* _Source document_
Tuesday, December 21, 2010

Historical Fiction by Century, Part I

The other day I amused myself by coming up with a list of my favorite historical fiction books set during each century. It was an interesting project. Some centuries were overflowing with books that I loved. Some were completely bare--I couldn't think of any books I had read that were set during that time period. Here is the first installment of that list. Feel free to comment with your favorites and note the time period in which they occur.


Before Christ

The King Must Die 
by Mary Renault 
Retelling of the story of Theseus in ancient Greece and Crete. Very interesting portrayal of fertility cult worship and how the king was expected to give his life to renew the life of the ground and of his people.


Till We Have Faces 
by C. S. Lewis

Retelling of the myth of Cupid and Psyche in Asia Minor. Also an interesting portrayal of fertility cult worship set in the context of a Christian allegory.

Anno Domini
First Century

Ben Hur: A Tale of the Christ
by Lew Wallace
Story of a wealthy, first-century Jewish prince, his persecution at the hands of the Romans, and how his life was changed through interaction with Christ. Even more epic than the epic movie based on it.


Second Century


The Mark of the Horse Lord
by Rosemary Sutcliff
An ex-gladiator masquerades as the king of a Celtic tribe in Roman-occupied Britain, ends up adopting the people as his own, and learns what it really means to be a king.

Second Century Runner-Up: The Eagle of the Ninth, by Rosemary Sutcliff

Third Century

This was one of those empty centuries--I was unable to think of a good book that fit here. Do you have any favorites set during this time period?

* _Stated problem 1_
Report each line in the listing below that contains the word "point".

* _Task material_
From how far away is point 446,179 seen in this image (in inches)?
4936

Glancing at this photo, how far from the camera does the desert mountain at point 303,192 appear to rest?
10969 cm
--
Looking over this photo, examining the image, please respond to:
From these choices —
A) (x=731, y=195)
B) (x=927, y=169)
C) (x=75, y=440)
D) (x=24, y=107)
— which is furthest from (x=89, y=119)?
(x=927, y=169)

* _Stated problem 2_
In the historical fiction post, which myth does Till We Have Faces retell?

* _Output 1_
From how far away is point 446,179 seen in this image (in inches)?
Glancing at this photo, how far from the camera does the desert mountain at point 303,192 appear to rest?

* _Output 2_
The myth of Cupid and Psyche.